:: EXTRACTED DATA ::
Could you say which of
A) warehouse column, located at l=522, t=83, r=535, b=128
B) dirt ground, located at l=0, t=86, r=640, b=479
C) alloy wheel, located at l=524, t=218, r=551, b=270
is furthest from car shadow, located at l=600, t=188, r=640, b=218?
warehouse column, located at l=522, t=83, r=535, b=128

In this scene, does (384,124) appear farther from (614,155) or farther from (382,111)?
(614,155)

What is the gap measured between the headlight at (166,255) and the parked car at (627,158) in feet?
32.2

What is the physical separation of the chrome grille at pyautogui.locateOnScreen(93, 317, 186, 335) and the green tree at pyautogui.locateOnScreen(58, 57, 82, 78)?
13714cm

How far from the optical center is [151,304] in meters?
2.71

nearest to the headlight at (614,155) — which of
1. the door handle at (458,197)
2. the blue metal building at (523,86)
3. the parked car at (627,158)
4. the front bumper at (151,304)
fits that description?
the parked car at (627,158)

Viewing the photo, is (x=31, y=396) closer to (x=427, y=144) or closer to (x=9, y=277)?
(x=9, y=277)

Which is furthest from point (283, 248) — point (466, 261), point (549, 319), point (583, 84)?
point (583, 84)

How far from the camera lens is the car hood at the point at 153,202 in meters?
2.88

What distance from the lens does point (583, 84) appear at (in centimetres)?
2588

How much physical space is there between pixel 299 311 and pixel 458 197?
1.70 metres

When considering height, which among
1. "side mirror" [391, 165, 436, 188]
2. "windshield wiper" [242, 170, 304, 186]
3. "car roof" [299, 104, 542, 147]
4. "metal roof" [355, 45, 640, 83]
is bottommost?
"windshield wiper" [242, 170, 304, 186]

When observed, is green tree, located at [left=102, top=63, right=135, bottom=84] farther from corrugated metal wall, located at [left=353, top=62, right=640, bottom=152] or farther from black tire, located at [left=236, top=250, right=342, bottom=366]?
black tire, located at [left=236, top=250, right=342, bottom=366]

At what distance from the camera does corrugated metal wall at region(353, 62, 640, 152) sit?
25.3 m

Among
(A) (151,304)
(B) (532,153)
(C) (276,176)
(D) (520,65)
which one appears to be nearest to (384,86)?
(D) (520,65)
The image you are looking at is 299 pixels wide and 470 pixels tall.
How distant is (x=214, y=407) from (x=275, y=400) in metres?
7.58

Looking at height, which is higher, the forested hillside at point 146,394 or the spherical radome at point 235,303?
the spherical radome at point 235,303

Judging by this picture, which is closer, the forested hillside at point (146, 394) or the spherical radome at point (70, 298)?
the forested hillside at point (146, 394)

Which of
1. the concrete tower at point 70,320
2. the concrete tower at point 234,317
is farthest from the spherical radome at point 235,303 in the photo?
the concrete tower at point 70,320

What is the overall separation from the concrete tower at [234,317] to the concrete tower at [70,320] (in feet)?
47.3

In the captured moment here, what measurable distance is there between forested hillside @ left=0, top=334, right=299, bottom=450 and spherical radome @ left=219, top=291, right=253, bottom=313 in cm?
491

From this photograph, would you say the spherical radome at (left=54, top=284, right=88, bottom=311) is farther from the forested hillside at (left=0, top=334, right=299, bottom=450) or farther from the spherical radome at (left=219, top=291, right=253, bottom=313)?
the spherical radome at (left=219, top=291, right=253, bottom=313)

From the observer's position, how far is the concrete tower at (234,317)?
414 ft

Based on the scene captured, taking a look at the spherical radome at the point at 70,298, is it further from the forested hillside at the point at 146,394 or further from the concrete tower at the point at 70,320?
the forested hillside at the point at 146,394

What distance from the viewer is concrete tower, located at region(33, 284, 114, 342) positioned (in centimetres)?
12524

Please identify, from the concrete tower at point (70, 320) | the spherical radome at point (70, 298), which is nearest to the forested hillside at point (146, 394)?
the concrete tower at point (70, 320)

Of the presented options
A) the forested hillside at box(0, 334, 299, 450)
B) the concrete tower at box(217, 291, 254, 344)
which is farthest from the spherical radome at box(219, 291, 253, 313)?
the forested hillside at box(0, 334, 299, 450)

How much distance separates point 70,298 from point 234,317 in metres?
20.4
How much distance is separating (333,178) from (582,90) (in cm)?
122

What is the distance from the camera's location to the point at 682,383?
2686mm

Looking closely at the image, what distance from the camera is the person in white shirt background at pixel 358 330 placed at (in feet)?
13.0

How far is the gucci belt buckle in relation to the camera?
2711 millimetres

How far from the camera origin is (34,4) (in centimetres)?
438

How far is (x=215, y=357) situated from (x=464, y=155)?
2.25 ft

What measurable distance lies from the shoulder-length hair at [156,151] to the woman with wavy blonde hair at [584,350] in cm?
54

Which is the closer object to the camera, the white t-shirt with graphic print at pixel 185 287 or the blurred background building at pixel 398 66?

:: DO THIS ::
Reproduce all of the data above verbatim, line for line, without any changes.

:: RESPONSE TO THE TASK ::
Could you say which of
A) warehouse column, located at l=522, t=83, r=535, b=128
B) dirt ground, located at l=0, t=86, r=640, b=479
C) alloy wheel, located at l=524, t=218, r=551, b=270
is furthest from car shadow, located at l=600, t=188, r=640, b=218?
warehouse column, located at l=522, t=83, r=535, b=128

In this scene, does (384,124) appear farther from (614,155) or farther from (382,111)?
(614,155)

What is the gap measured between the headlight at (166,255) and the parked car at (627,158) in feet?
32.2

What is the physical separation of the chrome grille at pyautogui.locateOnScreen(93, 317, 186, 335) and the green tree at pyautogui.locateOnScreen(58, 57, 82, 78)?
13714cm

How far from the optical center is [151,304] in meters?
2.71

nearest to the headlight at (614,155) — which of
1. the door handle at (458,197)
2. the blue metal building at (523,86)
3. the parked car at (627,158)
4. the front bumper at (151,304)
fits that description?
the parked car at (627,158)

Viewing the photo, is (x=31, y=396) closer to (x=427, y=144) or closer to (x=9, y=277)?
(x=9, y=277)

Which is furthest from point (283, 248) — point (466, 261), point (549, 319), point (583, 84)?
point (583, 84)

How far from the camera lens is the car hood at the point at 153,202 in meters?
2.88

What distance from the lens does point (583, 84) appear at (in centimetres)?
2588

How much physical space is there between pixel 299 311 and pixel 458 197?
1.70 metres

When considering height, which among
1. "side mirror" [391, 165, 436, 188]
2. "windshield wiper" [242, 170, 304, 186]
3. "car roof" [299, 104, 542, 147]
4. "metal roof" [355, 45, 640, 83]
is bottommost?
"windshield wiper" [242, 170, 304, 186]

When observed, is green tree, located at [left=102, top=63, right=135, bottom=84] farther from corrugated metal wall, located at [left=353, top=62, right=640, bottom=152] or farther from black tire, located at [left=236, top=250, right=342, bottom=366]?
black tire, located at [left=236, top=250, right=342, bottom=366]

At what distance from the camera does corrugated metal wall at region(353, 62, 640, 152) sit?
25.3 m

Among
(A) (151,304)
(B) (532,153)
(C) (276,176)
(D) (520,65)
which one appears to be nearest to (384,86)?
(D) (520,65)
The image you are looking at is 299 pixels wide and 470 pixels tall.
How distant is (x=214, y=407) from (x=275, y=400) in metres?
7.58

Looking at height, which is higher, the forested hillside at point 146,394 or the spherical radome at point 235,303?
the spherical radome at point 235,303

Judging by this picture, which is closer, the forested hillside at point (146, 394) or the spherical radome at point (70, 298)?
the forested hillside at point (146, 394)

Which of
1. the concrete tower at point 70,320
2. the concrete tower at point 234,317
is farthest from the spherical radome at point 235,303 in the photo?
the concrete tower at point 70,320

What is the overall separation from the concrete tower at [234,317] to the concrete tower at [70,320] (in feet)?
47.3

In the captured moment here, what measurable distance is there between forested hillside @ left=0, top=334, right=299, bottom=450 and spherical radome @ left=219, top=291, right=253, bottom=313 in cm?
491

From this photograph, would you say the spherical radome at (left=54, top=284, right=88, bottom=311) is farther from the forested hillside at (left=0, top=334, right=299, bottom=450) or farther from the spherical radome at (left=219, top=291, right=253, bottom=313)?
the spherical radome at (left=219, top=291, right=253, bottom=313)

From the observer's position, how far is the concrete tower at (234,317)?
414 ft

Based on the scene captured, taking a look at the spherical radome at the point at 70,298, is it further from the forested hillside at the point at 146,394 or further from the concrete tower at the point at 70,320?
the forested hillside at the point at 146,394

What distance from the viewer is concrete tower, located at region(33, 284, 114, 342) positioned (in centimetres)?
12524

Please identify, from the concrete tower at point (70, 320) | the spherical radome at point (70, 298), which is nearest to the forested hillside at point (146, 394)?
the concrete tower at point (70, 320)

Of the presented options
A) the forested hillside at box(0, 334, 299, 450)
B) the concrete tower at box(217, 291, 254, 344)
which is farthest from the spherical radome at box(219, 291, 253, 313)?
the forested hillside at box(0, 334, 299, 450)

How much distance separates point 70,298 from point 234,317 in metres?
20.4
How much distance is separating (333,178) from (582,90) (in cm)?
122

What is the distance from the camera's location to the point at 682,383?
2686mm

Looking closely at the image, what distance from the camera is the person in white shirt background at pixel 358 330 placed at (in feet)?
13.0

How far is the gucci belt buckle in relation to the camera?
2711 millimetres

How far from the camera origin is (34,4) (in centimetres)?
438

How far is (x=215, y=357) situated from (x=464, y=155)?
2.25 ft

What measurable distance lies from the shoulder-length hair at [156,151] to the woman with wavy blonde hair at [584,350] in cm?
54

Which is the closer object to the camera, the white t-shirt with graphic print at pixel 185 287 or the blurred background building at pixel 398 66?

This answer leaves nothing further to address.